- [To be done]
Copy every one of the records below character for character, keeping each line as it appears.

- [Available records]

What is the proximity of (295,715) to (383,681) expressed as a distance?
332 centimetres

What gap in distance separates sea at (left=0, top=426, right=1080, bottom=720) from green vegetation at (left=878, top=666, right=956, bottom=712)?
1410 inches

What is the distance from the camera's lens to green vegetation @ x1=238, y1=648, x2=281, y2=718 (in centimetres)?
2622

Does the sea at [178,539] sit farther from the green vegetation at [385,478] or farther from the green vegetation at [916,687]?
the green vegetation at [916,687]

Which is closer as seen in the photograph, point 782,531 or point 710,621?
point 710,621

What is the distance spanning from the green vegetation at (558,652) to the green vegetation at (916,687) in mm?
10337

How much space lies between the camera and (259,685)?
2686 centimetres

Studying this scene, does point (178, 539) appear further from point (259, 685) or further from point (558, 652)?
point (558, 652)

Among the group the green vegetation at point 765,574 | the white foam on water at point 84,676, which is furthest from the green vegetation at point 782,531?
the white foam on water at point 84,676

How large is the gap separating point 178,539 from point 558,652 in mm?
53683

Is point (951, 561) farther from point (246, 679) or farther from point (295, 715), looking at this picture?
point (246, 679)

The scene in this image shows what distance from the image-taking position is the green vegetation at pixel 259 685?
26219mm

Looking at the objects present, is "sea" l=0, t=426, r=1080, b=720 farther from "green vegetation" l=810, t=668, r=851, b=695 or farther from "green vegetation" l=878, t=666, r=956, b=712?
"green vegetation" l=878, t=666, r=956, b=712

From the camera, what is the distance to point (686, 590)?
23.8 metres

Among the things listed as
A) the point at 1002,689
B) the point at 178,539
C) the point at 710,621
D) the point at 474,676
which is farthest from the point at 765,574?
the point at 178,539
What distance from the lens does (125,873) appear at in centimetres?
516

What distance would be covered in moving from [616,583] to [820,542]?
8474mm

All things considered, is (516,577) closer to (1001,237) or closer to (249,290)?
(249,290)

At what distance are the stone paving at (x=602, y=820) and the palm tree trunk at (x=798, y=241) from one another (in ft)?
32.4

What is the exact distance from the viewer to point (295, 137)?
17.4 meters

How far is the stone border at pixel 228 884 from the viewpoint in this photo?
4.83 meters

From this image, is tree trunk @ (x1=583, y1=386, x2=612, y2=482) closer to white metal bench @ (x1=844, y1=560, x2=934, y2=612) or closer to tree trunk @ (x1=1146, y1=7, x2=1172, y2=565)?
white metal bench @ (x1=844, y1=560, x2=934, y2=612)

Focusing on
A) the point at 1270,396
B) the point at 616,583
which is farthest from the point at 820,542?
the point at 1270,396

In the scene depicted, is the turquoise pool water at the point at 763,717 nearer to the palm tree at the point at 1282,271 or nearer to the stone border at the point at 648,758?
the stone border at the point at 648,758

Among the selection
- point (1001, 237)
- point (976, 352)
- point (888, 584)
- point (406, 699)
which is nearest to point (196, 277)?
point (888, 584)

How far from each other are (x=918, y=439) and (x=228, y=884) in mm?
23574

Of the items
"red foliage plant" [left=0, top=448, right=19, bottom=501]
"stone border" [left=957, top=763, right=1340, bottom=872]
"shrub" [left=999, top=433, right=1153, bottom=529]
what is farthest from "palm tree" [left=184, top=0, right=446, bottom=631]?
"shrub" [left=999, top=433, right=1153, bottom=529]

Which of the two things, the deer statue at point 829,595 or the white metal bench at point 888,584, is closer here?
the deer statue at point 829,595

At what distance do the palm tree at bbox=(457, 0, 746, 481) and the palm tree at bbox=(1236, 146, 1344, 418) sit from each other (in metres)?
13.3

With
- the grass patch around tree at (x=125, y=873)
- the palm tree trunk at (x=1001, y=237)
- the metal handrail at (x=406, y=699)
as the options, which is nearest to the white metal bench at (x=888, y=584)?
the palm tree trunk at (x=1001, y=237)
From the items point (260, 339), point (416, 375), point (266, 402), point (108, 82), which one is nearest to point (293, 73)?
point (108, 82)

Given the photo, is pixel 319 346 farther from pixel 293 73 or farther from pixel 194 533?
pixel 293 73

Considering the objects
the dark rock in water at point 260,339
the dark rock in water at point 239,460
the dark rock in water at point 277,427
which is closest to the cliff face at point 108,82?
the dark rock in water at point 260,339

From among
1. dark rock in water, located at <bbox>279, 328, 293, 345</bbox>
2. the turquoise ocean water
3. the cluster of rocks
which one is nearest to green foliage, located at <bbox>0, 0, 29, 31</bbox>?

- [Answer for this exercise]
What is the proximity of (295,715) to (383,681) expressed as a distance?
332 centimetres

What gap in distance separates sea at (left=0, top=426, right=1080, bottom=720) from green vegetation at (left=878, top=666, right=956, bottom=712)?
1410 inches

What is the distance from the camera's lens to green vegetation @ x1=238, y1=648, x2=281, y2=718 (in centimetres)?
2622

Does the sea at [178,539] sit farther from the green vegetation at [385,478] or farther from the green vegetation at [916,687]?
the green vegetation at [916,687]

Which is closer as seen in the photograph, point 782,531 or point 710,621?
point 710,621

What is the distance spanning from the green vegetation at (558,652) to the green vegetation at (916,687) in mm?
10337

How much space lies between the camera and (259,685)?
2686 centimetres

Studying this scene, does point (178, 539) appear further from point (259, 685) or further from point (558, 652)?
point (558, 652)

Among the group the green vegetation at point 765,574 | the white foam on water at point 84,676, which is furthest from the green vegetation at point 782,531?
the white foam on water at point 84,676

How large is the gap separating point 178,539 from point 558,652 in mm?
53683

Is point (951, 561) farther from point (246, 679) or farther from point (295, 715), looking at this picture?
point (246, 679)

The scene in this image shows what distance from the image-taking position is the green vegetation at pixel 259 685?
26219mm

Looking at the objects present, is "sea" l=0, t=426, r=1080, b=720 farther from "green vegetation" l=810, t=668, r=851, b=695 or farther from "green vegetation" l=878, t=666, r=956, b=712?
"green vegetation" l=878, t=666, r=956, b=712

From the camera, what is the distance to point (686, 590)?
23.8 metres

Among the things listed as
A) the point at 1002,689
B) the point at 178,539
C) the point at 710,621
D) the point at 474,676
which is farthest from the point at 765,574?
the point at 178,539
What distance from the lens does (125,873) appear at in centimetres?
516

What distance would be covered in moving from [616,583] to [820,542]?
8474mm

All things considered, is (516,577) closer to (1001,237) or closer to (249,290)?
(249,290)

At what distance are the stone paving at (x=602, y=820) and the palm tree trunk at (x=798, y=241) from one another (in ft)?
32.4

What is the exact distance from the viewer to point (295, 137)?
17.4 meters

How far is the stone border at pixel 228 884 from the viewpoint in this photo?
4.83 meters

From this image, is tree trunk @ (x1=583, y1=386, x2=612, y2=482) closer to white metal bench @ (x1=844, y1=560, x2=934, y2=612) or closer to tree trunk @ (x1=1146, y1=7, x2=1172, y2=565)?
white metal bench @ (x1=844, y1=560, x2=934, y2=612)

Focusing on
A) the point at 1270,396
B) the point at 616,583
which is farthest from the point at 820,542?
the point at 1270,396

In the scene depicted, is the turquoise pool water at the point at 763,717 nearer to the palm tree at the point at 1282,271 or nearer to the stone border at the point at 648,758?
the stone border at the point at 648,758

Among the selection
- point (1001, 237)
- point (976, 352)
- point (888, 584)
- point (406, 699)
which is nearest to point (196, 277)?
point (888, 584)

How far from each other are (x=918, y=439) and (x=228, y=884) in mm?
23574

Of the items
"red foliage plant" [left=0, top=448, right=19, bottom=501]
"stone border" [left=957, top=763, right=1340, bottom=872]
"shrub" [left=999, top=433, right=1153, bottom=529]
what is farthest from "palm tree" [left=184, top=0, right=446, bottom=631]?
"shrub" [left=999, top=433, right=1153, bottom=529]

Which of the two things, the deer statue at point 829,595 or the white metal bench at point 888,584, is closer here?
the deer statue at point 829,595

At what distance do the palm tree at bbox=(457, 0, 746, 481) and the palm tree at bbox=(1236, 146, 1344, 418) sit from each other (in metres)?
13.3

With
- the grass patch around tree at (x=125, y=873)
- the palm tree trunk at (x=1001, y=237)
- the metal handrail at (x=406, y=699)
as the options, which is nearest to the white metal bench at (x=888, y=584)?
the palm tree trunk at (x=1001, y=237)
From the items point (260, 339), point (416, 375), point (266, 402), point (108, 82), which one is nearest to point (293, 73)?
point (108, 82)

Given the photo, is pixel 319 346 farther from pixel 293 73 or farther from pixel 194 533?
pixel 293 73

Considering the objects
the dark rock in water at point 260,339
the dark rock in water at point 239,460
the dark rock in water at point 277,427
which is closest to the cliff face at point 108,82?
the dark rock in water at point 260,339

From among
1. dark rock in water, located at <bbox>279, 328, 293, 345</bbox>
2. the turquoise ocean water
3. the cluster of rocks
which one is nearest to green foliage, located at <bbox>0, 0, 29, 31</bbox>?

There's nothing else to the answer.